start GIVEN TEXT

Book-bot.com - read famous books online for free

The American Missionary — Volume 43, No. 02, February, 1889 by Various
page 75 of 135 (55%)
Must this condition of things continue, among a people, too, who are all
native born Americans, who have fair native abilities to become a power
for good if trained in Christian schools?

_Is it not time a special_ effort be made for these _girls_? They are
growing older. They will soon be the mothers of a new generation. With
illiterate mothers what will that generation be? Just what the present
generation now is. What will it be if these girls now growing up are
brought into a school like ours at Pleasant Hill? Here, if there can be
sufficient room and ample teaching force, they will be taught and
trained in a practical knowledge of all the duties of life, especially
in those of the household. If we educate and save the _girls_ we are
using the very lever needed to lift these hopeless and neglected
thousands living at our very doors, out of their degraded life and bring
them into the light of the 19th century, and qualify them to take
positions among the best women of the land.

end GIVEN TEXT
start DATASET EXTRACT

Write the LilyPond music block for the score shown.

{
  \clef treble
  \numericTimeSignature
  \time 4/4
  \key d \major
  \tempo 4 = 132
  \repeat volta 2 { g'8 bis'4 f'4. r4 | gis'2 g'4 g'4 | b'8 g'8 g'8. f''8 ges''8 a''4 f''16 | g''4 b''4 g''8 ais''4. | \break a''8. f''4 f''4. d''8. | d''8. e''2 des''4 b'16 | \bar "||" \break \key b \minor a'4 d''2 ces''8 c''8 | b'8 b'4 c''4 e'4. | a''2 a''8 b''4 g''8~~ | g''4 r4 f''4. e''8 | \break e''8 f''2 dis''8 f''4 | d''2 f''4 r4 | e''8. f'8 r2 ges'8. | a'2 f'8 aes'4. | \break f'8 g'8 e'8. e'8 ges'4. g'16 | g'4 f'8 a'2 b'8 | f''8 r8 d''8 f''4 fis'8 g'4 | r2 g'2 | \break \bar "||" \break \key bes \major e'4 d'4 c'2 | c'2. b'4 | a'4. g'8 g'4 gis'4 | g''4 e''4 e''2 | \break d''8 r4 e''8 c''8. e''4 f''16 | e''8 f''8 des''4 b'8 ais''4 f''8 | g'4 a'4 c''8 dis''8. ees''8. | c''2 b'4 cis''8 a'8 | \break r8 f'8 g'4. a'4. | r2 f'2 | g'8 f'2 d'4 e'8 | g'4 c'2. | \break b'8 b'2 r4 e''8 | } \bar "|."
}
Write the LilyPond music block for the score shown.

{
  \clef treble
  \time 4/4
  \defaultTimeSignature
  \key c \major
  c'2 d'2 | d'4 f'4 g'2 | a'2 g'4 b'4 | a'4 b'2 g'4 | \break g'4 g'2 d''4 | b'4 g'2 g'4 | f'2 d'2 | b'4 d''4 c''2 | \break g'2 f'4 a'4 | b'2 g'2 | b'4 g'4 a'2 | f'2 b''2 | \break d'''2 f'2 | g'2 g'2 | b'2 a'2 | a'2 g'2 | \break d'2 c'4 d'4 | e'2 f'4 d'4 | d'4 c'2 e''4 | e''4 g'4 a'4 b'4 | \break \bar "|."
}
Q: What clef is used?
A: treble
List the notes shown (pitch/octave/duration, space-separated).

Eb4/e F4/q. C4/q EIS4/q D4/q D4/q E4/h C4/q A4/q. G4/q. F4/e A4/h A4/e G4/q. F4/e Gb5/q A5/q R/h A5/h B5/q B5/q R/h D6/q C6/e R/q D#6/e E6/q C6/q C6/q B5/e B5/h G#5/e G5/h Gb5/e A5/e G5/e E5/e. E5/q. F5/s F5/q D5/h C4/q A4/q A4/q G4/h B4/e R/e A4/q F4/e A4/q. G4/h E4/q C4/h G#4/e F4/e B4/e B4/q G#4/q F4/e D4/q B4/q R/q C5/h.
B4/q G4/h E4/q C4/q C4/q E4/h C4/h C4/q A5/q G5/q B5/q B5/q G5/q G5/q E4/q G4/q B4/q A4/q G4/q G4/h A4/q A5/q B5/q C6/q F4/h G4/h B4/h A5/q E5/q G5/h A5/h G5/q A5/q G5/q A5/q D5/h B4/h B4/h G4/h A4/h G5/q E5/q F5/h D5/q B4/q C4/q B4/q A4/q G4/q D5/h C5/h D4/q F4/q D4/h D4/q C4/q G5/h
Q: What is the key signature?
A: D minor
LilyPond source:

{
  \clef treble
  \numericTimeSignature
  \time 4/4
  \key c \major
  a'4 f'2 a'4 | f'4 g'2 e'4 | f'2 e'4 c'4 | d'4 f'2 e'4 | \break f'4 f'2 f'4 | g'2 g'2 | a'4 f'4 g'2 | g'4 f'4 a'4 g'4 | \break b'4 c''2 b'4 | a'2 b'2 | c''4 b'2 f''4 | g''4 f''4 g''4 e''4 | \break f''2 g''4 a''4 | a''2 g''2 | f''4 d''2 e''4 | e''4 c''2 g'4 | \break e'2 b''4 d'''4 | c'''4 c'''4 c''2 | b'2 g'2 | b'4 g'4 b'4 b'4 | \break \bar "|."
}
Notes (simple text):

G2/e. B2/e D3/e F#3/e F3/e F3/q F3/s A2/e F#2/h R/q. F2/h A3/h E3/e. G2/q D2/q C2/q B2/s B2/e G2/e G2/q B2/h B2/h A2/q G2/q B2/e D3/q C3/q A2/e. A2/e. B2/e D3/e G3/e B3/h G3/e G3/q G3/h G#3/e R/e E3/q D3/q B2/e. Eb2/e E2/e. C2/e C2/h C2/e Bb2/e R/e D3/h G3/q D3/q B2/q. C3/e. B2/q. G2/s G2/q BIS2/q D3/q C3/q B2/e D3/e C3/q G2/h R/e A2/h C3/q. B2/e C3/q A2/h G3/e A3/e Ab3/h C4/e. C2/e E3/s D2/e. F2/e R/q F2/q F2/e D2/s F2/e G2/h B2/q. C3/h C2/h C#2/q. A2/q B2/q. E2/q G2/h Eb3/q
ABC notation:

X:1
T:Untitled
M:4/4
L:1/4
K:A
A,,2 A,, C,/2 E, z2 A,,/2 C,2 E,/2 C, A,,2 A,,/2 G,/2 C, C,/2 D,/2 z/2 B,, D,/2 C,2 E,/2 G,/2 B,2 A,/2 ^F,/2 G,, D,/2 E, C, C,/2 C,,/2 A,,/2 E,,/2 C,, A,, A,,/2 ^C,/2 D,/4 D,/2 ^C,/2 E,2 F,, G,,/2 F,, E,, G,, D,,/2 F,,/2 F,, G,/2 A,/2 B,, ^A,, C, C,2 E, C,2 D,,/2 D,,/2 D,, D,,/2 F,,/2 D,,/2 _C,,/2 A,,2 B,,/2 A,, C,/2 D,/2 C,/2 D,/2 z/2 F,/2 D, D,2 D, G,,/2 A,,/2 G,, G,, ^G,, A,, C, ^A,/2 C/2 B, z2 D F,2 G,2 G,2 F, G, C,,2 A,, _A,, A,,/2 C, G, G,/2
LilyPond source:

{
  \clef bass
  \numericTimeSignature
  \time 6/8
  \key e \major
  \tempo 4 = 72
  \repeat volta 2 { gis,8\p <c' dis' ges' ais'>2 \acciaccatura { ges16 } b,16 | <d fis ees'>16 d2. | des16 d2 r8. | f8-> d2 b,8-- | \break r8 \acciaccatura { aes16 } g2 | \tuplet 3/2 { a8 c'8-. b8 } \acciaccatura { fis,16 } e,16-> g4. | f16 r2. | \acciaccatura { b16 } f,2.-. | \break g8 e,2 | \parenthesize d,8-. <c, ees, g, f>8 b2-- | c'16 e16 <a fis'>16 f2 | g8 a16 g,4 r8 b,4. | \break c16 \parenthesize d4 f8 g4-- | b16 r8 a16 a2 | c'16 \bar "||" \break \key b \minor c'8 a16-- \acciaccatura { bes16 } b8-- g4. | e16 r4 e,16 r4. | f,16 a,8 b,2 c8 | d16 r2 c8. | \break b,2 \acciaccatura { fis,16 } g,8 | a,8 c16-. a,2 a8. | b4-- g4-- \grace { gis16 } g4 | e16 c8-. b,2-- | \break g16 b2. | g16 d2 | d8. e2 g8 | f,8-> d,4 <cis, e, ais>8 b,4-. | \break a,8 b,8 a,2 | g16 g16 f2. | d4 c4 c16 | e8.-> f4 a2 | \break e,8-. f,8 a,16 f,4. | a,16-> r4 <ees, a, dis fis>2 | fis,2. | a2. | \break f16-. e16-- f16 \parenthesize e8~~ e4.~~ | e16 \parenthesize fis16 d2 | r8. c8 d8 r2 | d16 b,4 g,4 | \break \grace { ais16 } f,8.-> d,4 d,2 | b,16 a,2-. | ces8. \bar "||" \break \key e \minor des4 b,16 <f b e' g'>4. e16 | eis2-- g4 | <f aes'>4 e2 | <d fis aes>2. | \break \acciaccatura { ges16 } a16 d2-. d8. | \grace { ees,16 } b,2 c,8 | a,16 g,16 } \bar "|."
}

end DATASET EXTRACT

DESCRIPTION OF THE TASK: Carry on the 1889 passage from The American Missionary about schooling girls at Pleasant Hill, starting right after its final sentence.

EXERCISE OUTPUT:
The work for which I plead is full of encouragement and hope. It is not
in Africa. It is within one or two days' ride of the largest and most
wealthy churches of our country, those who love the Kingdom of Christ
and have sent, and are still sending, their thousands of dollars to the
ends of the earth, while these bright American girls are, by some
strange oversight, neglected at our very doors.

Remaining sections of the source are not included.